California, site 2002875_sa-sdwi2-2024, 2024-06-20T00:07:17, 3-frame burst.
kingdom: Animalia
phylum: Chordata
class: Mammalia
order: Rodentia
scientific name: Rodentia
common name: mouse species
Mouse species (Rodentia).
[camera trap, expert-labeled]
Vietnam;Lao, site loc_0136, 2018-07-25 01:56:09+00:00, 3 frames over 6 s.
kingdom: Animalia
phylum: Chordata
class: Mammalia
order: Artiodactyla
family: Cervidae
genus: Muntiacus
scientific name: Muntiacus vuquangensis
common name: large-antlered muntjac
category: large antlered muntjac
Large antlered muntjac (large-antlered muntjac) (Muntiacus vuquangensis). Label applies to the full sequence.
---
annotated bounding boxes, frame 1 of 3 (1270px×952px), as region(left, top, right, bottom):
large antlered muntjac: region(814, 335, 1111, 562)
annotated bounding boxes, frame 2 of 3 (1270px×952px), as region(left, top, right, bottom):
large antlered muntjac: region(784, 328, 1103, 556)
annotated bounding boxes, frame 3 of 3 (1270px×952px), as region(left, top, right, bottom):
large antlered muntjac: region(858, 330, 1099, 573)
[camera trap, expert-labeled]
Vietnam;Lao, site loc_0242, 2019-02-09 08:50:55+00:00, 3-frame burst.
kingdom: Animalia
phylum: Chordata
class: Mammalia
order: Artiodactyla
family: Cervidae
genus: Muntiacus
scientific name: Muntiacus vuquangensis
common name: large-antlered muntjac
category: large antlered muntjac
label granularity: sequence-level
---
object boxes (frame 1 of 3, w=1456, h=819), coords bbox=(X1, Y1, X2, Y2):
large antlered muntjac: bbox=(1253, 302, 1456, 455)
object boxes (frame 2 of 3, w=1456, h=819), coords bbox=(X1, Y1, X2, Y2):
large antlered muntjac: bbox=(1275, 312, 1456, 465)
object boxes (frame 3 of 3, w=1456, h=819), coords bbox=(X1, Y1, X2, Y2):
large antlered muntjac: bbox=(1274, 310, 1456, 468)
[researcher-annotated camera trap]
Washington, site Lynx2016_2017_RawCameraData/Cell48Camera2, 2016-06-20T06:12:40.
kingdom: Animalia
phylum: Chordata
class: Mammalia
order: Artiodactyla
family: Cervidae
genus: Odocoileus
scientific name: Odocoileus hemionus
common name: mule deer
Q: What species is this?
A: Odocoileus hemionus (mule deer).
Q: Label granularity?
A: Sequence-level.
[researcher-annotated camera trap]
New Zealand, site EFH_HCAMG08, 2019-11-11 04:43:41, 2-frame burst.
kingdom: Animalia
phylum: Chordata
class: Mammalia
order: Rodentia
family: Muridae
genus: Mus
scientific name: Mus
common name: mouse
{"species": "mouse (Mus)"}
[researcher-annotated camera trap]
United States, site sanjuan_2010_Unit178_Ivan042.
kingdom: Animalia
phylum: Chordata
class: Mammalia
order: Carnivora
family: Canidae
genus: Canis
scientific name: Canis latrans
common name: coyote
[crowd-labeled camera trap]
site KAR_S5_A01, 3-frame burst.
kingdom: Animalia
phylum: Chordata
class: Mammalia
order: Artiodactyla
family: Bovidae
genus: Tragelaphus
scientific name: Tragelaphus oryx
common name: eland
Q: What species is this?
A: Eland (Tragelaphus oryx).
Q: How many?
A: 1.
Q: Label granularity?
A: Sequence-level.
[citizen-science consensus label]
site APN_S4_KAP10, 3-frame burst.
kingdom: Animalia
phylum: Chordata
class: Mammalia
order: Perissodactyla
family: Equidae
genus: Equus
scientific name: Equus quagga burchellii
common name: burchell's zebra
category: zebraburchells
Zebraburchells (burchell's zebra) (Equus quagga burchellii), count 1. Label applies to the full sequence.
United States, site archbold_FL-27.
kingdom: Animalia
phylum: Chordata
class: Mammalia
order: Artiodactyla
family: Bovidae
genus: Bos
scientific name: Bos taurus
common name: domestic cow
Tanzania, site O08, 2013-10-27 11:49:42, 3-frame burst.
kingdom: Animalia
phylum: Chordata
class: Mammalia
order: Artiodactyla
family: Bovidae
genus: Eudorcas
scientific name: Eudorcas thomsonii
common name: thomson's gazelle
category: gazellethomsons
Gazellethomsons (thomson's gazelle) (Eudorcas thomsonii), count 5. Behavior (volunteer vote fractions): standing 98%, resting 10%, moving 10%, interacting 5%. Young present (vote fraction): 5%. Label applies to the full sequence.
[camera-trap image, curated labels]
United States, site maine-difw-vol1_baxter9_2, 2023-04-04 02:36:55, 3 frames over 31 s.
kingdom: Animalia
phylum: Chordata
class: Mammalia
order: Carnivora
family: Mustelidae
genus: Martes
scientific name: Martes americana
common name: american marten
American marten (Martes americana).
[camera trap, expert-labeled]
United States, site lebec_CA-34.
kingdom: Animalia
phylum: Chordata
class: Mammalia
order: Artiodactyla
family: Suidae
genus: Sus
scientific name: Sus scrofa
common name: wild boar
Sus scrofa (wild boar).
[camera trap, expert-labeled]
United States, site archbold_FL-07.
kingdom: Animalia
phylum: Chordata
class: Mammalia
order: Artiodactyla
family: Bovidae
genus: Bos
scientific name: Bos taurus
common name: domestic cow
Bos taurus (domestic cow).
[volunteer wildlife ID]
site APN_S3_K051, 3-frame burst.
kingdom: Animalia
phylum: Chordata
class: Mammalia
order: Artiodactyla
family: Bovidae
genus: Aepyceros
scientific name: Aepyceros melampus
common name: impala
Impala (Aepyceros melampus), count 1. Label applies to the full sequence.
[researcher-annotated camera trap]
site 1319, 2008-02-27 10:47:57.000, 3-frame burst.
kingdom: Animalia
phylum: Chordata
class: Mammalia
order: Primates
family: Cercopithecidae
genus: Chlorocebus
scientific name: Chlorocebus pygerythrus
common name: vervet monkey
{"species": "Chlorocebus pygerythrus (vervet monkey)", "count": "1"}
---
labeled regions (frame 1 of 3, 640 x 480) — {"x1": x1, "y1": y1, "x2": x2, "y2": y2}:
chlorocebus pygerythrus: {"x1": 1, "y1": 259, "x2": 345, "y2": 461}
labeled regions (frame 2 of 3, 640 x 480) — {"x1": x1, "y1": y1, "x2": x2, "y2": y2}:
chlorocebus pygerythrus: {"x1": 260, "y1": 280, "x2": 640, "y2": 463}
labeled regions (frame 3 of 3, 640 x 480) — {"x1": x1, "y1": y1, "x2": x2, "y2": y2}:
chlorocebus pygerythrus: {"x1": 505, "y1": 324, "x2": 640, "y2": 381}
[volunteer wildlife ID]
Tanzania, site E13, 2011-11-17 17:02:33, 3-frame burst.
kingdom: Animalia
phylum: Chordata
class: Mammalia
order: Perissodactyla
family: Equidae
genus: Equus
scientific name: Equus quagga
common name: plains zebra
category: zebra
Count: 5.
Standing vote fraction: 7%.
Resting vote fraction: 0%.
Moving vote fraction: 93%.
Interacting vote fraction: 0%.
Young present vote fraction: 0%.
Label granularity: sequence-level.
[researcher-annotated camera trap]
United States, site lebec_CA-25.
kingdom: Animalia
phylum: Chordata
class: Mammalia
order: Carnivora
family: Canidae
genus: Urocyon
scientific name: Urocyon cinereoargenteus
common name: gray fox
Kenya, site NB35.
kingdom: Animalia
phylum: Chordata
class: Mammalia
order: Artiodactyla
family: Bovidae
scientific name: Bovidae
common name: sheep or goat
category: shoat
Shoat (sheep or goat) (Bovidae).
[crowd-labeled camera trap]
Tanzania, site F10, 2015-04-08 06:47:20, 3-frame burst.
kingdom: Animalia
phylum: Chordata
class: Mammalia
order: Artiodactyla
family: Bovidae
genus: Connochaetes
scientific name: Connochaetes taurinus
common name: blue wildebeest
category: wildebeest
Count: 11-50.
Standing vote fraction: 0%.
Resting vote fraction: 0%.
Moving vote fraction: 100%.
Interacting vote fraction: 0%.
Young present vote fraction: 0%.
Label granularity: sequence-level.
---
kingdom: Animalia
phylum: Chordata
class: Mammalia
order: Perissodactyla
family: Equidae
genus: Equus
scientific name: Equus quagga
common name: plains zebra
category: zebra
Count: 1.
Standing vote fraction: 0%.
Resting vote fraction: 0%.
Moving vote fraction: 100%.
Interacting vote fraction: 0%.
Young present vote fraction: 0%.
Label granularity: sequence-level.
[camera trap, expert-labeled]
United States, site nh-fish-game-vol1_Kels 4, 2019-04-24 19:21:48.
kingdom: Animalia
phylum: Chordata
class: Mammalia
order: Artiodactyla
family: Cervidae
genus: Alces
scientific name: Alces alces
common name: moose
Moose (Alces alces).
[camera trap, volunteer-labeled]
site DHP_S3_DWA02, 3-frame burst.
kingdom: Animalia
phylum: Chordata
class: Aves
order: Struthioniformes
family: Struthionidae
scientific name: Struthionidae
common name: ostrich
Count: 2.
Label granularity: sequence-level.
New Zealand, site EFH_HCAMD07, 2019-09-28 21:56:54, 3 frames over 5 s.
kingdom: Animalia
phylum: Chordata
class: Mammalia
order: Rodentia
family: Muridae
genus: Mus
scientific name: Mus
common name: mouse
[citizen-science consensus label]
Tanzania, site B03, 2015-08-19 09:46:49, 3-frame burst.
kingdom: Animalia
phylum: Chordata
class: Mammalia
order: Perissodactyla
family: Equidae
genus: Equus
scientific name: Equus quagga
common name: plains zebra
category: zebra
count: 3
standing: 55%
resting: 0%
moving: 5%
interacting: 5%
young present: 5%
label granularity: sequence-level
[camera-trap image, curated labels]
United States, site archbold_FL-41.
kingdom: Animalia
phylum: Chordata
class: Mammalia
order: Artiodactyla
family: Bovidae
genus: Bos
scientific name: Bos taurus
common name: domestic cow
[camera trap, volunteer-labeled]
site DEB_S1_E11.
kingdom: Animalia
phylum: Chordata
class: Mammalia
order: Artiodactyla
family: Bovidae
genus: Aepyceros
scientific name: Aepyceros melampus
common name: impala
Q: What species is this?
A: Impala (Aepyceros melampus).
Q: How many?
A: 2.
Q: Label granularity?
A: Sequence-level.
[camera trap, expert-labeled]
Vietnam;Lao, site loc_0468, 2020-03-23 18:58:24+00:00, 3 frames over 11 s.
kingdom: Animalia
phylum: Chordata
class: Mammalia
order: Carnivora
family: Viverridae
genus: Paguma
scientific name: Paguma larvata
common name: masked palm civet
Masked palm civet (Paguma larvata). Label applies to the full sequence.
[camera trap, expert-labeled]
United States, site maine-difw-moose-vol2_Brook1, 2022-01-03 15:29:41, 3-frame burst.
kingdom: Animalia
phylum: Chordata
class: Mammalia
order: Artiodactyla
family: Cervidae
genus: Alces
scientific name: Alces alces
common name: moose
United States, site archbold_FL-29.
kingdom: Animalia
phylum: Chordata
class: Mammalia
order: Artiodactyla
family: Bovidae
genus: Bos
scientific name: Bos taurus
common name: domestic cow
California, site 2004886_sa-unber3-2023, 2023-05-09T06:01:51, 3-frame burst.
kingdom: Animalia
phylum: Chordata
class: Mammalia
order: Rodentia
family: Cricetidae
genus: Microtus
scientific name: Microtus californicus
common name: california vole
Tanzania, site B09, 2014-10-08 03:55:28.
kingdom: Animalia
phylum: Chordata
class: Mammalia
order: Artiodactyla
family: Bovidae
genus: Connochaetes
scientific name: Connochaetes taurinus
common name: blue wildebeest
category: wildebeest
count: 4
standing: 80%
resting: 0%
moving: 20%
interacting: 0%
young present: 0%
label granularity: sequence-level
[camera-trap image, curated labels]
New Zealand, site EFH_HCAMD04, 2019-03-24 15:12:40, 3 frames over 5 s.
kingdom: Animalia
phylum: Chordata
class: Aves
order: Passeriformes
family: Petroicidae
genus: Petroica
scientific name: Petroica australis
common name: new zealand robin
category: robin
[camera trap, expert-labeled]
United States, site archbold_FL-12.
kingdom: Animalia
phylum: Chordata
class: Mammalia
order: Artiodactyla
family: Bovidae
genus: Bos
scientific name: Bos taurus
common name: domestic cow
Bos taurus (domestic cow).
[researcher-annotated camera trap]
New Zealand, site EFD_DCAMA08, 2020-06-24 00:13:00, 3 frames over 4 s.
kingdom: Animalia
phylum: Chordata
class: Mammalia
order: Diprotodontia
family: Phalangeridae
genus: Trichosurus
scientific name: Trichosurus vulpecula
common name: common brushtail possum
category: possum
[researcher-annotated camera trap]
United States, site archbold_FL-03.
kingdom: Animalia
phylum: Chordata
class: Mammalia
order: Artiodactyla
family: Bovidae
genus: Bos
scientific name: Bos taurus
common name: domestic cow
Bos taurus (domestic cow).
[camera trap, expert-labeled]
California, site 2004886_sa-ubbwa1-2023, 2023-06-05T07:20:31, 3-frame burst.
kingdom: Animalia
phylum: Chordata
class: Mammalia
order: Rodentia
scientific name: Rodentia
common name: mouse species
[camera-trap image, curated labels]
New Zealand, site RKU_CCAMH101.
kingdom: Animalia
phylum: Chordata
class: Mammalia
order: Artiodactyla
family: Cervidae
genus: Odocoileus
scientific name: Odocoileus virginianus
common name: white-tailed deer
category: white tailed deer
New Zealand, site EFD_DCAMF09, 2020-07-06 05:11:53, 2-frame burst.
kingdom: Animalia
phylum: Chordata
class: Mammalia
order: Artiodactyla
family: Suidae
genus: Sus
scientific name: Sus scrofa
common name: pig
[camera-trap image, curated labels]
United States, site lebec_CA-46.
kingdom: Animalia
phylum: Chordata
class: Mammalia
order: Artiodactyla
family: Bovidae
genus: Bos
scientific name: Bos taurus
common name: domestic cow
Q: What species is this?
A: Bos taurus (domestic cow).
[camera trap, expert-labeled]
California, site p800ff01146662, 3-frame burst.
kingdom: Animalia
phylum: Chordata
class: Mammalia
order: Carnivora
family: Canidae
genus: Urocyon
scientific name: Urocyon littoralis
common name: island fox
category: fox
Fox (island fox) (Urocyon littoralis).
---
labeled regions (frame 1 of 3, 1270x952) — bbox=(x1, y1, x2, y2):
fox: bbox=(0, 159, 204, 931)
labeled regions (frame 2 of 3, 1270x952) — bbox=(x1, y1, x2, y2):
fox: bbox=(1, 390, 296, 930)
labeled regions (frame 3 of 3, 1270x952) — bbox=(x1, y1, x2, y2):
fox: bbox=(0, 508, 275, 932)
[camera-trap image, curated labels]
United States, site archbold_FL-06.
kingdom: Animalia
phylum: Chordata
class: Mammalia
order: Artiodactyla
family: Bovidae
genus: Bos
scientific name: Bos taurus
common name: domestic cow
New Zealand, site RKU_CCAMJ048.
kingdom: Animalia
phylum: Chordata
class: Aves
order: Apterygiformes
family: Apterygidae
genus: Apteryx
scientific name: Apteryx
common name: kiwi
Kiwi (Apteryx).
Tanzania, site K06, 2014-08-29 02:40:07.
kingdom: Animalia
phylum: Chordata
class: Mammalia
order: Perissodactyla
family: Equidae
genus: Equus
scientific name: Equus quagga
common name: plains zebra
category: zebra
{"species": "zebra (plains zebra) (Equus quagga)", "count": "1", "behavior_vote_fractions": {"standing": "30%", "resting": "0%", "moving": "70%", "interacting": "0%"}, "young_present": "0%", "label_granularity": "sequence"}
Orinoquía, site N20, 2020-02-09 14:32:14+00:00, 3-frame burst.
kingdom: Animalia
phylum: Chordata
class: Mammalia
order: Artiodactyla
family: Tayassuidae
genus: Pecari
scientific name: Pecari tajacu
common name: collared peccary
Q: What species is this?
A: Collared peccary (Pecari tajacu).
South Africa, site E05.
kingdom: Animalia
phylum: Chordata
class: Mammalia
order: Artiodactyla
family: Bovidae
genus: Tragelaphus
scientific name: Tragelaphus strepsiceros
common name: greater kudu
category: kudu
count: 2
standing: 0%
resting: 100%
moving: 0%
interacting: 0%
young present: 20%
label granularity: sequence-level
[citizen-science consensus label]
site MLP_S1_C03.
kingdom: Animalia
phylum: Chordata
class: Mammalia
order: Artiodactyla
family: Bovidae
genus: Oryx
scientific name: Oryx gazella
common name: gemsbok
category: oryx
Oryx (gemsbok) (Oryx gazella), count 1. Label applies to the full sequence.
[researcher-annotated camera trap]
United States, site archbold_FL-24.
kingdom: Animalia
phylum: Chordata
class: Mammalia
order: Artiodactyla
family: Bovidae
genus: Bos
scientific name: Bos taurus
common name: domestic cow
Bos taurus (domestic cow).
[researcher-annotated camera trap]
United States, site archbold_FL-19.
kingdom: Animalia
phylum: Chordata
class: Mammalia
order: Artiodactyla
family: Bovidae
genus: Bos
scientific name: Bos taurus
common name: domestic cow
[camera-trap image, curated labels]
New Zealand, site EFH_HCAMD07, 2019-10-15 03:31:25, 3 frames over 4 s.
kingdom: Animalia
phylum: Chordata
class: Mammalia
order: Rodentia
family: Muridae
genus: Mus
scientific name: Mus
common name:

# # #

(Description of the task) Work out how many lines in the data hold the word "Vietnam"; reply with the number alone.

(Task solution) 3